Constitution et gouvernement
La Suède est une monarchie constitutionnelle et parlementaire. Elle est dirigée depuis 1973 par le roi Charles XVI Gustave. Le roi, obligatoirement luthérien, a une fonction honorifique. L'actuelle prétendante au trône pour la succession est la princesse héritière Victoria (née en 1977).
Pouvoir exécutif
Le pouvoir exécutif est exercé par le gouvernement, dirigé par un Premier Ministre, issu de la majorité parlementaire et responsable devant les Parlement (Riksdag). Une cinquante d'organismes centraux, dont les dirigeants sont nommés par le gouvernement, mais indépendants de fait, supervisent l'action des ministères.
Pouvoir législatif
Le Parlement (Riksdag), qui détient le pouvoir législatif, est réduit à une seule chambre depuis 1971. Il est composé de 349 membres élus au suffrage universel et proportionnel pour quatre ans.
Partis politiques
L’Alliance des partis de centre-droit, menée par Fredrick Reinfeldt, leader du Parti Modéré depuis 2003, a remporté les élections législatives du 17 septembre 2006, avec 48,1% des voix (modérés, parti du centre, libéraux, chrétiens-démocrates), contre 46,2% pour la coalition de gauche (sociaux-démocrates, verts, parti de la gauche).
Fredrick Reinfeldt, qui s’était engagé durant la campagne à ne pas remettre en cause les fondements économiques et sociaux d’un pays attaché à l’Etat-providence, a articulé le programme de son gouvernement autour des trois priorités suivantes : favoriser la création d’emplois, maintenir des finances publiques saines et préserver les acquis sociaux du modèle suédois.

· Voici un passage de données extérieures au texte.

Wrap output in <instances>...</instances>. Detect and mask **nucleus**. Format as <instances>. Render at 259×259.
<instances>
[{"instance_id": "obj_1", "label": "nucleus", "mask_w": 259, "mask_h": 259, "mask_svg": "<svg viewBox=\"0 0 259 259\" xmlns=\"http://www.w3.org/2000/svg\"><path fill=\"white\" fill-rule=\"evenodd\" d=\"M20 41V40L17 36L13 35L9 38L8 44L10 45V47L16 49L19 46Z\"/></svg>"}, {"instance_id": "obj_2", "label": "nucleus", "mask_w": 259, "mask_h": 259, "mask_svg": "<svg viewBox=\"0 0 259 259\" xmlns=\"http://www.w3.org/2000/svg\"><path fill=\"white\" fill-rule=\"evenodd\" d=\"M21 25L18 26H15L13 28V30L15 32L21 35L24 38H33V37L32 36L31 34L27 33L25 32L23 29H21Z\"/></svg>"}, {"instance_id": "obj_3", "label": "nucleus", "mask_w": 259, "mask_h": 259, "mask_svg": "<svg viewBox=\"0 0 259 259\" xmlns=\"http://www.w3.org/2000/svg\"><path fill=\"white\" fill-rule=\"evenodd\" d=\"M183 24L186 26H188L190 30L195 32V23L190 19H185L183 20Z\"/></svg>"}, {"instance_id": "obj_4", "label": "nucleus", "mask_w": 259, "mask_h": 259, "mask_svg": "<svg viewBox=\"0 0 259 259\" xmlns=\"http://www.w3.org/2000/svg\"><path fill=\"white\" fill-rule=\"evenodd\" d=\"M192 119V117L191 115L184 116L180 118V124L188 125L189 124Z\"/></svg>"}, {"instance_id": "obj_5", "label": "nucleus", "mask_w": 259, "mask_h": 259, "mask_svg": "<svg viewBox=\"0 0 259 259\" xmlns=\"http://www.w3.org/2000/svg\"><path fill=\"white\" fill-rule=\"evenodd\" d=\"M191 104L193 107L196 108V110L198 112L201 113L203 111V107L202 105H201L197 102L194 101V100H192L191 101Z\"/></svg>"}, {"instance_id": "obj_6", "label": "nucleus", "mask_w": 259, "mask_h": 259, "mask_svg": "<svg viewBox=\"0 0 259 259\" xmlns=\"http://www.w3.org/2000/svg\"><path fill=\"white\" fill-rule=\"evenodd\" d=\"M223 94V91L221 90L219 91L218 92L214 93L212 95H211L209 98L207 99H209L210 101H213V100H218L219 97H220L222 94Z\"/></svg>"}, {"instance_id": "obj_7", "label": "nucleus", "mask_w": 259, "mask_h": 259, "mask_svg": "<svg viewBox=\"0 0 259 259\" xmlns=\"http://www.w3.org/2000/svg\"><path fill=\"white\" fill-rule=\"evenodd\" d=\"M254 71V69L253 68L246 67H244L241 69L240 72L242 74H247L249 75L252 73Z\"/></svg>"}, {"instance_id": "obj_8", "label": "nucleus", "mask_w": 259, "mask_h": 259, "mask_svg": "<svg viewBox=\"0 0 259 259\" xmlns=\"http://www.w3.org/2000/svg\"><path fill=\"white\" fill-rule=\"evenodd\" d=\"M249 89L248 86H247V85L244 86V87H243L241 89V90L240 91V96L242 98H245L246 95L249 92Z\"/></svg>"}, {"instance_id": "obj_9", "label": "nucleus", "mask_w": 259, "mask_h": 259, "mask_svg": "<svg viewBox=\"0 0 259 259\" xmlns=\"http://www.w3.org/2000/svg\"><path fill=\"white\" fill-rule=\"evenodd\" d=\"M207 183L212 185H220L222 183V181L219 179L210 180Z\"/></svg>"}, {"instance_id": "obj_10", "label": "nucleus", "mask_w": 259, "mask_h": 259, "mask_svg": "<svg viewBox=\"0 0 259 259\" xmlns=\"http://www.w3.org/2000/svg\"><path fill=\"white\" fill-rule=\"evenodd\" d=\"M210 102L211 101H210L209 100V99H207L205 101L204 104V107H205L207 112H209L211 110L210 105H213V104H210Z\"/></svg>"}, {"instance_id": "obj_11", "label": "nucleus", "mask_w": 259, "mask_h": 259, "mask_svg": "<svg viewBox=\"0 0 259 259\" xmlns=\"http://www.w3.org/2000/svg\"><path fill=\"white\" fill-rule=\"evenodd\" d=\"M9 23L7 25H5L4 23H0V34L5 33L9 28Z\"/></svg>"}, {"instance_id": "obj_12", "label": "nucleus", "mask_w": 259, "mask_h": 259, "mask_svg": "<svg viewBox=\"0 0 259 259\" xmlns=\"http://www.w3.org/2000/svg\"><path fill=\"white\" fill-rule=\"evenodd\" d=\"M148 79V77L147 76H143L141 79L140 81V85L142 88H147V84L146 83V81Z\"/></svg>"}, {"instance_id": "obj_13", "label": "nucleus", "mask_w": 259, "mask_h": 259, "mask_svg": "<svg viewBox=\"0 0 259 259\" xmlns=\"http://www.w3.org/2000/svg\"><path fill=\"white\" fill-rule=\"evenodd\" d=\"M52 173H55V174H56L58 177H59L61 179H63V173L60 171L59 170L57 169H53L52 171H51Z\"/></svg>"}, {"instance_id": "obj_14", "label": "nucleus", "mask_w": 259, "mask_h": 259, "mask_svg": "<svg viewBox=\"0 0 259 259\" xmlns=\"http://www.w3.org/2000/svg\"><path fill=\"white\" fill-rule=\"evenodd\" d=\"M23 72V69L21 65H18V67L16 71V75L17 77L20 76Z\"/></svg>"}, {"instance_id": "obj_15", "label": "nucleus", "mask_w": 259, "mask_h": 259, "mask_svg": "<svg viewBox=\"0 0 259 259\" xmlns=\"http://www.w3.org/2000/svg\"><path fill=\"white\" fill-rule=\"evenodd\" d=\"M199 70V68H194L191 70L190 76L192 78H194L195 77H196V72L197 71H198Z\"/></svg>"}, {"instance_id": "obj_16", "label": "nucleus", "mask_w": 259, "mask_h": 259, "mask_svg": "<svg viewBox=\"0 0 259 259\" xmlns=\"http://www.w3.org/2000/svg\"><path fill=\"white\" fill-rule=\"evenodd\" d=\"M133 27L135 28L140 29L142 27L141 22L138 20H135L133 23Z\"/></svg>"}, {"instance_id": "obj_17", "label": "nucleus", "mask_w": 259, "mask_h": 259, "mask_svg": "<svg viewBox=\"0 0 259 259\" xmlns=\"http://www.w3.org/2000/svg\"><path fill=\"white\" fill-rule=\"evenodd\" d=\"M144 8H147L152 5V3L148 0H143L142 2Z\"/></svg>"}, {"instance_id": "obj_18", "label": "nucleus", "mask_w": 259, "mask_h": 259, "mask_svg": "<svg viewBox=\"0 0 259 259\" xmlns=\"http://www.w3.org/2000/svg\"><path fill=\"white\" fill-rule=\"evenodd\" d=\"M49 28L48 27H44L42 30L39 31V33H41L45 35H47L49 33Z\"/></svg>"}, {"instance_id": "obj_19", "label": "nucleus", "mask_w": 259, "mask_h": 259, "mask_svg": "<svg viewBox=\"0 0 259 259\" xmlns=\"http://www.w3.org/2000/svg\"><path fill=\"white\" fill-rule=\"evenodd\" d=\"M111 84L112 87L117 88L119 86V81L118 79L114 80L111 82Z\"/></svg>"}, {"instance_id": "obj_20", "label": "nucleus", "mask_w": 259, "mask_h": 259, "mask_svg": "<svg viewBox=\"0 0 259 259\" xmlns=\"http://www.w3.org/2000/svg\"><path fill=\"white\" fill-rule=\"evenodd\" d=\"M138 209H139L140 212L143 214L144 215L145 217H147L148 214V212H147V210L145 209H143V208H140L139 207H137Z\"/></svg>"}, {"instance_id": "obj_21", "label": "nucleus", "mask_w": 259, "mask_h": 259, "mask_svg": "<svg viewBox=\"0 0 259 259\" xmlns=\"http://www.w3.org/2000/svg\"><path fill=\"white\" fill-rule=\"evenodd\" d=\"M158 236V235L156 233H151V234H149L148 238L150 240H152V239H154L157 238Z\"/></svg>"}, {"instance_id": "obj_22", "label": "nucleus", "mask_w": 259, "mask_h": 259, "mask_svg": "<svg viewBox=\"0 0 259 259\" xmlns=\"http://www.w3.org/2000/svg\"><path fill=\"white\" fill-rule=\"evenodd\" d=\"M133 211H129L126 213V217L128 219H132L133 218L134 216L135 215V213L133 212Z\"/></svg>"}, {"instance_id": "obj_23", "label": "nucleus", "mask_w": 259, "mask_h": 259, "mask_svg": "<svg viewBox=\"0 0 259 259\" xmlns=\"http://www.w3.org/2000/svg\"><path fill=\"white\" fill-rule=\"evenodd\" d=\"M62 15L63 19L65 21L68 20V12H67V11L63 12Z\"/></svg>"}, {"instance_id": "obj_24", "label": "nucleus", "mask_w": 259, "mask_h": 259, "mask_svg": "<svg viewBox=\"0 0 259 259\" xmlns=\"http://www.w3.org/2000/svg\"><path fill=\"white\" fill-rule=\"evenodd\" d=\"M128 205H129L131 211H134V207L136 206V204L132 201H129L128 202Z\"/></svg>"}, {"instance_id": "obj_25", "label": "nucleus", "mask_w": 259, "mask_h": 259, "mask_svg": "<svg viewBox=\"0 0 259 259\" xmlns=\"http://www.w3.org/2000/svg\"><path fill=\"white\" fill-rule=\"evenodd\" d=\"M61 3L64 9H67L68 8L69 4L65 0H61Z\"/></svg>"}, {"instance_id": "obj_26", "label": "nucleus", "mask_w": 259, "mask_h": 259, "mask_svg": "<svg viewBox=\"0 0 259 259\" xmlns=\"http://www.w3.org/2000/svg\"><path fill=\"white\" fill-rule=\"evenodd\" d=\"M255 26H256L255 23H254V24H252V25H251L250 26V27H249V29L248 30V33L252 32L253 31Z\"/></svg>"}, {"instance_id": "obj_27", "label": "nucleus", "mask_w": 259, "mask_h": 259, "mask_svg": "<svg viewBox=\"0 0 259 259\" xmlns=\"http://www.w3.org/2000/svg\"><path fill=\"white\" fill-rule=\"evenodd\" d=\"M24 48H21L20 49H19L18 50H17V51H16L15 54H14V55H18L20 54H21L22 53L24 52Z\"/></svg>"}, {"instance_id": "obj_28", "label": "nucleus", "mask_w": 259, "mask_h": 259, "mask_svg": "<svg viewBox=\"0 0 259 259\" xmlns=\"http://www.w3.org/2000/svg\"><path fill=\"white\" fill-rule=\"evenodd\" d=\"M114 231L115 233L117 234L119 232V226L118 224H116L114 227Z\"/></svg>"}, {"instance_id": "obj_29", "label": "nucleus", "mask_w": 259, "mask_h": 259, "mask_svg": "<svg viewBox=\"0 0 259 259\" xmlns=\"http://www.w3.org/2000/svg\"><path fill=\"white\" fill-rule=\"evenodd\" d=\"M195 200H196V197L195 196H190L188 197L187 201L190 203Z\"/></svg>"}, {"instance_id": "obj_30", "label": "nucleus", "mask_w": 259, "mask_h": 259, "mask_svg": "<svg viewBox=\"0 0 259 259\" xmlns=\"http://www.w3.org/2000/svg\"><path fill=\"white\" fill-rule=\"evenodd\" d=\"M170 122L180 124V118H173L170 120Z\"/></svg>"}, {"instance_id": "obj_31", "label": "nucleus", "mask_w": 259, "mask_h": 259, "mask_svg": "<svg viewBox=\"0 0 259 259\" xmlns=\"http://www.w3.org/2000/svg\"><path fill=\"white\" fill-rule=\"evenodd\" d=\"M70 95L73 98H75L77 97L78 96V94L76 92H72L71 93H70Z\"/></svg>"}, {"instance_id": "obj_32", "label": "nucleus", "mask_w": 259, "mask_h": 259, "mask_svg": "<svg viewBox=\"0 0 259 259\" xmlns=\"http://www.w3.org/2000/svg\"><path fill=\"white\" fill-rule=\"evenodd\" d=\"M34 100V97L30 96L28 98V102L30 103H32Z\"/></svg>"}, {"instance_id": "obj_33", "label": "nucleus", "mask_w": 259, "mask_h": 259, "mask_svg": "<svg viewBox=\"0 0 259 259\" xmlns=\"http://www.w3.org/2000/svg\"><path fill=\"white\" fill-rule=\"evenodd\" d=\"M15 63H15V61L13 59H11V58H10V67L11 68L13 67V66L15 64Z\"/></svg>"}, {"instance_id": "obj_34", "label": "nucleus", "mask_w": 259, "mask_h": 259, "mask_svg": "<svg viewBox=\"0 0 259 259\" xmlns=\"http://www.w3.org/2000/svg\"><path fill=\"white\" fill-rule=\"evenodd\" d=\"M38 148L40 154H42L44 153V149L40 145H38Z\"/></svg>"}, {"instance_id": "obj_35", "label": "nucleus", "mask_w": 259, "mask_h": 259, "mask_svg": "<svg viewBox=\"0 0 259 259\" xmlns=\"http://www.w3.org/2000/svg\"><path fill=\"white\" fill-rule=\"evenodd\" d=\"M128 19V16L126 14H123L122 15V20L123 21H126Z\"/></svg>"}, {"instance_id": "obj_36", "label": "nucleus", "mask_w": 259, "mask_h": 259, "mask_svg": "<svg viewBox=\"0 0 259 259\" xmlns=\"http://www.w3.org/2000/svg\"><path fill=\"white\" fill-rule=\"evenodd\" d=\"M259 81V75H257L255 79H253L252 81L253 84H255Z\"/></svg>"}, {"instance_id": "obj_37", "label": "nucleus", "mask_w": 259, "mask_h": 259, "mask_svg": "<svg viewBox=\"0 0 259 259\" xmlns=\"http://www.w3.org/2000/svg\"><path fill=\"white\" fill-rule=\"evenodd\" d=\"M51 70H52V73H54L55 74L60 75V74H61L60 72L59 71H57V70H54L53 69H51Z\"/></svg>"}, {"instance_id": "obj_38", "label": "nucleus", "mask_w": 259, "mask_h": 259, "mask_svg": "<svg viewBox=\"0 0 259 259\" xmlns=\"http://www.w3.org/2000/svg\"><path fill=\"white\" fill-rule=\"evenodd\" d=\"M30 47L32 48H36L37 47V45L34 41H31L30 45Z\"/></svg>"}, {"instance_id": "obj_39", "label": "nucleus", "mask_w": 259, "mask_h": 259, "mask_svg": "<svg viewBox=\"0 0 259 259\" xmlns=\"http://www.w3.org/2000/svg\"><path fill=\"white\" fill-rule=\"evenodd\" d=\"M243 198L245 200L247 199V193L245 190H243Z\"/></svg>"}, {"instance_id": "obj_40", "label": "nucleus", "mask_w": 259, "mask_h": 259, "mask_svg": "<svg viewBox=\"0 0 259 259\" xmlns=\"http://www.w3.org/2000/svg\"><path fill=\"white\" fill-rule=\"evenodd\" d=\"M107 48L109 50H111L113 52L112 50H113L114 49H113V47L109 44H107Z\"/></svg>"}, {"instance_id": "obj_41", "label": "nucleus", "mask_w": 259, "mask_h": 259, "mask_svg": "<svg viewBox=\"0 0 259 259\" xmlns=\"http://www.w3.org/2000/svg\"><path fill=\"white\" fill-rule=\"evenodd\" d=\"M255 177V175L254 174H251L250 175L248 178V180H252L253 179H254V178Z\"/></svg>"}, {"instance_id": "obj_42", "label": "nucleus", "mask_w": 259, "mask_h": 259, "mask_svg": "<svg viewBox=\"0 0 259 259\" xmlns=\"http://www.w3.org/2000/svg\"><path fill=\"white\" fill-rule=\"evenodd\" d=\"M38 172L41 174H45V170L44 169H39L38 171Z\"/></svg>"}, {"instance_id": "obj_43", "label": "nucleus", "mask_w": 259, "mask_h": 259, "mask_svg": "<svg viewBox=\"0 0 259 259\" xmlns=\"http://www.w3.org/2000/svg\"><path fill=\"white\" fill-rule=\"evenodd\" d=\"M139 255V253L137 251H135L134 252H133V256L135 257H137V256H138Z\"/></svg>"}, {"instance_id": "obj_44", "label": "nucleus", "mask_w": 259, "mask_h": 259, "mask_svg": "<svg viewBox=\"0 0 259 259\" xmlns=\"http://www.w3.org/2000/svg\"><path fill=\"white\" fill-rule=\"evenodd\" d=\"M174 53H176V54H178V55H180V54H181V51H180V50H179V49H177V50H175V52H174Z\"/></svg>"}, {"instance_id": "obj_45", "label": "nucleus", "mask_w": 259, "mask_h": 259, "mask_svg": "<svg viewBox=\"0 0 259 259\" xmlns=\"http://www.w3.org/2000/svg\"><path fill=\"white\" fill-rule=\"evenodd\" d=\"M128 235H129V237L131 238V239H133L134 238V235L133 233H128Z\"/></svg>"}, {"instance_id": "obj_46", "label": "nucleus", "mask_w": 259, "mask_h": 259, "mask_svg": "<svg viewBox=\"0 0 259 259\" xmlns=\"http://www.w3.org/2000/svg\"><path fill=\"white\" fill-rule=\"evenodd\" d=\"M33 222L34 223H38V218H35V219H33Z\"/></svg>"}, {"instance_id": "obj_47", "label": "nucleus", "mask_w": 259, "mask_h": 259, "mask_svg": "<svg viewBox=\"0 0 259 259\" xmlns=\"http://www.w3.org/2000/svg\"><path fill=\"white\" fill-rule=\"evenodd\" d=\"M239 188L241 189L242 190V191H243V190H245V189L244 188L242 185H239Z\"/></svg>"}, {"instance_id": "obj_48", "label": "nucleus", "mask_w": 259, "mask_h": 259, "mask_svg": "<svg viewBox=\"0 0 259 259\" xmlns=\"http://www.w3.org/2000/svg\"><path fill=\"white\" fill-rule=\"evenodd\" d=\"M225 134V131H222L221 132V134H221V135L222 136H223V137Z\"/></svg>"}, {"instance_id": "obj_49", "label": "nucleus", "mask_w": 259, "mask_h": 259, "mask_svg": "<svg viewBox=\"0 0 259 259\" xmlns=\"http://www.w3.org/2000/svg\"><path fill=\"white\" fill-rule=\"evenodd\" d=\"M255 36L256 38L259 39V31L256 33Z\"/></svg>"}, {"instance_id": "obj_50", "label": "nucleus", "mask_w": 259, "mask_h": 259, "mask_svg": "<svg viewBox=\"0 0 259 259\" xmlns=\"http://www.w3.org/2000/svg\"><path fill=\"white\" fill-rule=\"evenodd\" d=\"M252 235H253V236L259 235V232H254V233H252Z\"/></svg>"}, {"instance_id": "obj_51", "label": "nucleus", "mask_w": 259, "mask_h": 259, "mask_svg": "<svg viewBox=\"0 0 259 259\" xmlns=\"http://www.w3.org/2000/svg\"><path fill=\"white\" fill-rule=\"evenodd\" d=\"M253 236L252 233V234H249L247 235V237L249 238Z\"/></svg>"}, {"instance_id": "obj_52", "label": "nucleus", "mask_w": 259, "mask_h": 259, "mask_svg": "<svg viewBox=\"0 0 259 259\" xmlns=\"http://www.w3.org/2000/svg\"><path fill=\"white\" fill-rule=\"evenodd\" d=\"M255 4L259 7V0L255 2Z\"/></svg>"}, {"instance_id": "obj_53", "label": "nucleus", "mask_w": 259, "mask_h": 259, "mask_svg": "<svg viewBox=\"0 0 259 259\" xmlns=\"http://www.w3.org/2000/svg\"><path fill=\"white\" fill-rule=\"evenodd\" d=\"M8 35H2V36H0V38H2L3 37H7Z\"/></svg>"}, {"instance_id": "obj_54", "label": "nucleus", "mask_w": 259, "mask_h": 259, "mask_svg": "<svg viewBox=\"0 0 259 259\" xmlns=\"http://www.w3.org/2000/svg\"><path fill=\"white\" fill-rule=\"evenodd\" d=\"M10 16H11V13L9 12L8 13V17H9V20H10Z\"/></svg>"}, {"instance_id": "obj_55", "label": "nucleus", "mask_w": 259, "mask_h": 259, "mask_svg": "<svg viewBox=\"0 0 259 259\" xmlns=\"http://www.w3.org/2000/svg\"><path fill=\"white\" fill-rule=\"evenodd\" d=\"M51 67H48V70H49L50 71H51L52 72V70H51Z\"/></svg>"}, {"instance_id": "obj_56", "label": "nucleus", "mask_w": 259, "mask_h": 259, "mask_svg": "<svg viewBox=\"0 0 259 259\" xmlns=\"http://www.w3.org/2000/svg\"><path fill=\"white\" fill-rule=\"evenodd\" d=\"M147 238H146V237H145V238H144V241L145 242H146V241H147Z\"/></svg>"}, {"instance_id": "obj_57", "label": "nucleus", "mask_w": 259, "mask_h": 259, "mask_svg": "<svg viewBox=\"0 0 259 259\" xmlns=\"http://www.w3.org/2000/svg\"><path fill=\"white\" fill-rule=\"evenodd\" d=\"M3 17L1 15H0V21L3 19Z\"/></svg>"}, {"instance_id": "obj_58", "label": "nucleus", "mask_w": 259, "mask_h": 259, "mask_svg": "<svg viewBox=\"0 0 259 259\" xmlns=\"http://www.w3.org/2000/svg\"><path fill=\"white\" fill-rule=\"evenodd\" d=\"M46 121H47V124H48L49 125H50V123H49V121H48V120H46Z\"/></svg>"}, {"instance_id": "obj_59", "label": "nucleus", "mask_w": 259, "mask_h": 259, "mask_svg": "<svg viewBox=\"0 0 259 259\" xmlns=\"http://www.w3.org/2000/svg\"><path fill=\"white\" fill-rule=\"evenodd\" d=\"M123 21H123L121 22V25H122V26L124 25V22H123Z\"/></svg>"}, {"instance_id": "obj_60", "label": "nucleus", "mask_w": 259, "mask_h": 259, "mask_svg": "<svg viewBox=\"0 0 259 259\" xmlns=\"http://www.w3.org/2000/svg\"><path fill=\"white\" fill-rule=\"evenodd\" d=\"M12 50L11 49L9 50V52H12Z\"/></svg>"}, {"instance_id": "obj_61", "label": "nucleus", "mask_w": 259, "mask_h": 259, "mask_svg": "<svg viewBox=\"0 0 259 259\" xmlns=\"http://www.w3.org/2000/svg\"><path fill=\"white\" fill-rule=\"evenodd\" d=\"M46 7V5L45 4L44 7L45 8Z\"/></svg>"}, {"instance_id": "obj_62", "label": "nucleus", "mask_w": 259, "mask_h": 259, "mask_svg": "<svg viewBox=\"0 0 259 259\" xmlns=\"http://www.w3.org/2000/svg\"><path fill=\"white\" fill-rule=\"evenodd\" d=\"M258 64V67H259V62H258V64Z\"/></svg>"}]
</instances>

Le Gouvernement Reinfeldt a ainsi mis en place une politique combinant incitation au travail (réduction de l’impôt sur les revenus du travail, réduction des cotisations sociales employeur, suppression de l’impôt sur la fortune, réduction de l’impôt sur les sociétés) et pénalisation du non travail (réduction du montant des allocations chômage et de leur durée, renforcement des contrôles pour lutter contre les abus en matière de prestations maladie et invalidité). Les allègements d’impôts déjà réalisés ont permis au taux des prélèvements obligatoires suédois de revenir en deçà des 48% en 2008. Un programme de privatisations a également été entrepris, interrompu à mi-parcours en raison de la crise financière. Il a toutefois contribué à la réduction de la dette publique, revenue fin 2008 à moins de 40% du PIB.
Les femmes sont très actives dans la vie politique puisqu'elles représentent la moitié des membres du gouvernement et environ la moitié des députés.
Pouvoir judiciaire
Le corps judiciaire suédois est indépendant des autres branches du gouvernement. Il comprend un système de cours à trois niveaux : la Cour suprême (Hogsta Domstolen), six cours d'appel, des cours de district et des cours municipales. La Cour suprême est la dernière cour d'appel pour toutes les affaires. La caractéristique particulière du système judiciaire suédois, imité ces dernières années par d'autres pays, est l'" ombudsman ", personnage officiel dont la tâche est de veiller à l'observation et à l'application des lois par les différentes cours et administrations. L'ombudsman est chargé d'arbitrer les différends existant entre l'administration et les citoyens, et d'apporter, après enquête, les preuves d'erreurs ou de préjudices devant une cour. Au nombre de quatre, les ombudsmans sont nommés par le Riksdag pour un mandat de quatre ans.
Pouvoir local
Le pays est subdivisé en 24 régions et 290 communes.